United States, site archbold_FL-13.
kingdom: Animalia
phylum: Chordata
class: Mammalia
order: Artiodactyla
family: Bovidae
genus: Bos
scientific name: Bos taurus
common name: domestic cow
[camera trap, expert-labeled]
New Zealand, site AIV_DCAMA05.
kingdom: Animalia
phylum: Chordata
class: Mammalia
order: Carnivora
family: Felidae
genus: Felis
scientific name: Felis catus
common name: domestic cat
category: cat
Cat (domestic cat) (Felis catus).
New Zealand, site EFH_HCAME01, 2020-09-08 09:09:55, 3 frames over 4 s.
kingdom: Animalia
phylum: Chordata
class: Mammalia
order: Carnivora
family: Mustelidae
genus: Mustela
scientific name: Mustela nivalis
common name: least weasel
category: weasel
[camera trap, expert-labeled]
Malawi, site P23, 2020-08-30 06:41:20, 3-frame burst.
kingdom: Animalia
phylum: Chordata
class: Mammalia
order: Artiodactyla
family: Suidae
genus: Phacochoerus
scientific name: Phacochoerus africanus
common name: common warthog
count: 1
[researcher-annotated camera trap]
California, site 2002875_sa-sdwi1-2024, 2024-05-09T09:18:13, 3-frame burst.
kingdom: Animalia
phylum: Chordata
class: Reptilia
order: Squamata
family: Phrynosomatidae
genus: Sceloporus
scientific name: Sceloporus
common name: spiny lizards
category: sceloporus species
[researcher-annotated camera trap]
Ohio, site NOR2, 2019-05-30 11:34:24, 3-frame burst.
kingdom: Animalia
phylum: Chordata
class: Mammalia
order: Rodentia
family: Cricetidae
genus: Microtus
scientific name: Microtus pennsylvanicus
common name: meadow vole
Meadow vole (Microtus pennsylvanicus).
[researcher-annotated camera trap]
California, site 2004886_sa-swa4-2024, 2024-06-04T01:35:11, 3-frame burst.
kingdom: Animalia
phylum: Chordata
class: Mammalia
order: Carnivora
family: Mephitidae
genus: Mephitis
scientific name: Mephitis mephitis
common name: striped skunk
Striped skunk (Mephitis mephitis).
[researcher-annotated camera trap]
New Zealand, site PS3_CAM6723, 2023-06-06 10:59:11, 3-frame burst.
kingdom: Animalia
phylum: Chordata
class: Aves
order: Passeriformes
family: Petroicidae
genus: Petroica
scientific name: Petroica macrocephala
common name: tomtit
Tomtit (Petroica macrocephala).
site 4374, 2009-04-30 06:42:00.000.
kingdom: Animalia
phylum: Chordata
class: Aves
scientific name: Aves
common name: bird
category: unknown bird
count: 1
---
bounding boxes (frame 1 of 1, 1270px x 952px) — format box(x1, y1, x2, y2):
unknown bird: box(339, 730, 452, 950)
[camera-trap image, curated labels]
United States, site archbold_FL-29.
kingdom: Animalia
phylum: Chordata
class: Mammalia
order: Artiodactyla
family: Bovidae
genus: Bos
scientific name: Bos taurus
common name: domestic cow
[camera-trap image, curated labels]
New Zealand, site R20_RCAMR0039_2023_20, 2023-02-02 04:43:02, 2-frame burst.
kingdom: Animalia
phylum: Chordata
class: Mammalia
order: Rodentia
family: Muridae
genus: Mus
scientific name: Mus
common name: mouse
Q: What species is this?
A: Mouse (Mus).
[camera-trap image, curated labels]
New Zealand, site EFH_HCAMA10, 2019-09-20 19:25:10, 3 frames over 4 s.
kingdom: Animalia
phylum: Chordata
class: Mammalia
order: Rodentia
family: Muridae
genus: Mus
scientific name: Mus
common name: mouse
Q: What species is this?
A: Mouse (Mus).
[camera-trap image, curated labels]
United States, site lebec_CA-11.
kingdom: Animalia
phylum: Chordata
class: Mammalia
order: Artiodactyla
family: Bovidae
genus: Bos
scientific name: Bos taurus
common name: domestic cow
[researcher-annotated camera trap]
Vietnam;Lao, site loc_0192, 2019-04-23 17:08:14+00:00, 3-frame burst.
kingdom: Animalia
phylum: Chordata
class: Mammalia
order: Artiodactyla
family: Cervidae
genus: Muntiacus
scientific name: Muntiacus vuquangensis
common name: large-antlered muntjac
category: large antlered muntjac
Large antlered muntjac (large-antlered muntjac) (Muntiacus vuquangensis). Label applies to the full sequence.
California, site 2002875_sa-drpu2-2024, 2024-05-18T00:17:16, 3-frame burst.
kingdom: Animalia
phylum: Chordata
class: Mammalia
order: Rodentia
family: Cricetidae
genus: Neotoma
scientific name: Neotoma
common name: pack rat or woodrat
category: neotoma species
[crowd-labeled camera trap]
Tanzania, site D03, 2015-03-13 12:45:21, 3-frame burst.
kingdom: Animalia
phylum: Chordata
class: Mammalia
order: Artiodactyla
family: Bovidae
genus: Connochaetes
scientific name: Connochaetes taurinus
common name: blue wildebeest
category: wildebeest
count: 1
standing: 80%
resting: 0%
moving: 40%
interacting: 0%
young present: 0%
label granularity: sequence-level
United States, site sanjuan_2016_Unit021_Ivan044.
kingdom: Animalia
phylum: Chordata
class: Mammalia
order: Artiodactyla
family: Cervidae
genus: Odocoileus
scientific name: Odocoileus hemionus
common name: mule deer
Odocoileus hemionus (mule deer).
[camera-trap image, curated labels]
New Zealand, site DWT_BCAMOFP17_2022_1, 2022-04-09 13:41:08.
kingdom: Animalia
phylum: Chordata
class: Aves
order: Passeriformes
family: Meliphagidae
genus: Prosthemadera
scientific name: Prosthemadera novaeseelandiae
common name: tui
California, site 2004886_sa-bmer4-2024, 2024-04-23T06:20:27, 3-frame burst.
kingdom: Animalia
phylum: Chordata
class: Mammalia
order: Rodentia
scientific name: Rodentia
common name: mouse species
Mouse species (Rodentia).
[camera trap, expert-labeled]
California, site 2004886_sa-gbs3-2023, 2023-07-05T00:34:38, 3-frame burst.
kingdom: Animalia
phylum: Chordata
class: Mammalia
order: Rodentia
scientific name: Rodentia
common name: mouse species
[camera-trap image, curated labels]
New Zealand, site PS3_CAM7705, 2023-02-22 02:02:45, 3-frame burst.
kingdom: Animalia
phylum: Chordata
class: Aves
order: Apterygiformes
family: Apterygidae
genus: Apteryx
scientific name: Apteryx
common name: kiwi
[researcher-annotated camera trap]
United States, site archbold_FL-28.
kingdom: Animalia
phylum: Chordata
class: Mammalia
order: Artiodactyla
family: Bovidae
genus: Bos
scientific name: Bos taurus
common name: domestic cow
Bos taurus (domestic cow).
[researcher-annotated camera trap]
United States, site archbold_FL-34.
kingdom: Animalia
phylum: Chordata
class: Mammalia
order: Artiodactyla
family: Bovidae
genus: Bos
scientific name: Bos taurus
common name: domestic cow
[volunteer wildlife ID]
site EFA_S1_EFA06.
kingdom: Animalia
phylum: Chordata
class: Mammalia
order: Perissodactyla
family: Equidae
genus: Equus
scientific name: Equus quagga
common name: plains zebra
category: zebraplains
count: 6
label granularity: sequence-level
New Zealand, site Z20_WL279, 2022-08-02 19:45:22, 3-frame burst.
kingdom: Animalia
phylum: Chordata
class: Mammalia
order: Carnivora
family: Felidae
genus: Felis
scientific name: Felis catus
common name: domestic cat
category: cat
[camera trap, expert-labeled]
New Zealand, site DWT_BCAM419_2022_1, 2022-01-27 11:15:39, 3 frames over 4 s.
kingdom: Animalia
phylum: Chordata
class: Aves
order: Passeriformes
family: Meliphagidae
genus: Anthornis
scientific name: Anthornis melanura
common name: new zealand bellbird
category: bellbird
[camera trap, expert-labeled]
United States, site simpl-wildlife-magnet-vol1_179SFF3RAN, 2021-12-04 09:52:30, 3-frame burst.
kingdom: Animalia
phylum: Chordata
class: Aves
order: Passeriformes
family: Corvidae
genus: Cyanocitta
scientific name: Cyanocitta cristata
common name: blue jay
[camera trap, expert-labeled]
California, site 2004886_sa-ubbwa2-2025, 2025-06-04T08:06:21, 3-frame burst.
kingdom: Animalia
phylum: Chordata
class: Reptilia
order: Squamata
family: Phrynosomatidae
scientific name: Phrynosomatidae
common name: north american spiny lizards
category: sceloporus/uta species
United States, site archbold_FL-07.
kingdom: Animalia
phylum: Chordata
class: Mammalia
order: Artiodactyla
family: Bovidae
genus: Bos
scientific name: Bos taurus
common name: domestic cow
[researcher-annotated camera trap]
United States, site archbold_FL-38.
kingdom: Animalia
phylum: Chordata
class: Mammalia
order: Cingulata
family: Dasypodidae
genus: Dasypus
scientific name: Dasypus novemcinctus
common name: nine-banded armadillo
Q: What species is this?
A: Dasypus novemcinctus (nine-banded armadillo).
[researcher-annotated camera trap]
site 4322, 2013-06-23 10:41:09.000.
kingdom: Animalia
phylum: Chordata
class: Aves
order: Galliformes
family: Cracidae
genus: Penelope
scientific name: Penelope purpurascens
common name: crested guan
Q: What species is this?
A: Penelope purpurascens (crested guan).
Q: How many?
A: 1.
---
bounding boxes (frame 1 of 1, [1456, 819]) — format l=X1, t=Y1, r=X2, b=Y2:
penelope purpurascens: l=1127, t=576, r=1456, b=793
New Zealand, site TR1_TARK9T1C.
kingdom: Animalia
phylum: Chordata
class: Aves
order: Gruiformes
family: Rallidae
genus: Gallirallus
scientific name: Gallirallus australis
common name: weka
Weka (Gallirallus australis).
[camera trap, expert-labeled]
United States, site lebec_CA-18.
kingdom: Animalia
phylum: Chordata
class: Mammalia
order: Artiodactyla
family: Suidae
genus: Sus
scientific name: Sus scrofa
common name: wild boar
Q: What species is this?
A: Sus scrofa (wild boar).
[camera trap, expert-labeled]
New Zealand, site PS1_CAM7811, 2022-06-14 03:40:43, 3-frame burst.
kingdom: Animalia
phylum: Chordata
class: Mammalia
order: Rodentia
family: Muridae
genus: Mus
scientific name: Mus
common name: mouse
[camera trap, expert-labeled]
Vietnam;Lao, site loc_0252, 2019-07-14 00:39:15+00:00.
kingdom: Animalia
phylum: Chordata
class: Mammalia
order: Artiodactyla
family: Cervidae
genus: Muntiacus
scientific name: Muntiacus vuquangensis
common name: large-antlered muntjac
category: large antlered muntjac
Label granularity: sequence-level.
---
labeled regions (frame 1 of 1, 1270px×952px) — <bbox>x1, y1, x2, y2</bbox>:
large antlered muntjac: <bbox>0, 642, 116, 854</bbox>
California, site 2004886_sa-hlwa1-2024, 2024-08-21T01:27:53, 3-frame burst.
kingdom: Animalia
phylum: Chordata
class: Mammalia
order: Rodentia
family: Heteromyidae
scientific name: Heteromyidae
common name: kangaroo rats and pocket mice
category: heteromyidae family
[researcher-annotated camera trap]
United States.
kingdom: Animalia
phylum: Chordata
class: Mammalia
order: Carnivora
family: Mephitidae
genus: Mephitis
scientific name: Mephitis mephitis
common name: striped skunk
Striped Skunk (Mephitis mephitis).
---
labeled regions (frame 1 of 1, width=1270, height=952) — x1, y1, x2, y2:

==============================

> **WHAT IS BEING ASKED**:
Output the first line of the entries above and every line after it, exactly as written, ending with the line that contains "New Zealand, site EFH_HCAME01, 2020-09-08".

> **OUTPUT BELOW**:
United States, site archbold_FL-13.
kingdom: Animalia
phylum: Chordata
class: Mammalia
order: Artiodactyla
family: Bovidae
genus: Bos
scientific name: Bos taurus
common name: domestic cow
[camera trap, expert-labeled]
New Zealand, site AIV_DCAMA05.
kingdom: Animalia
phylum: Chordata
class: Mammalia
order: Carnivora
family: Felidae
genus: Felis
scientific name: Felis catus
common name: domestic cat
category: cat
Cat (domestic cat) (Felis catus).
New Zealand, site EFH_HCAME01, 2020-09-08 09:09:55, 3 frames over 4 s.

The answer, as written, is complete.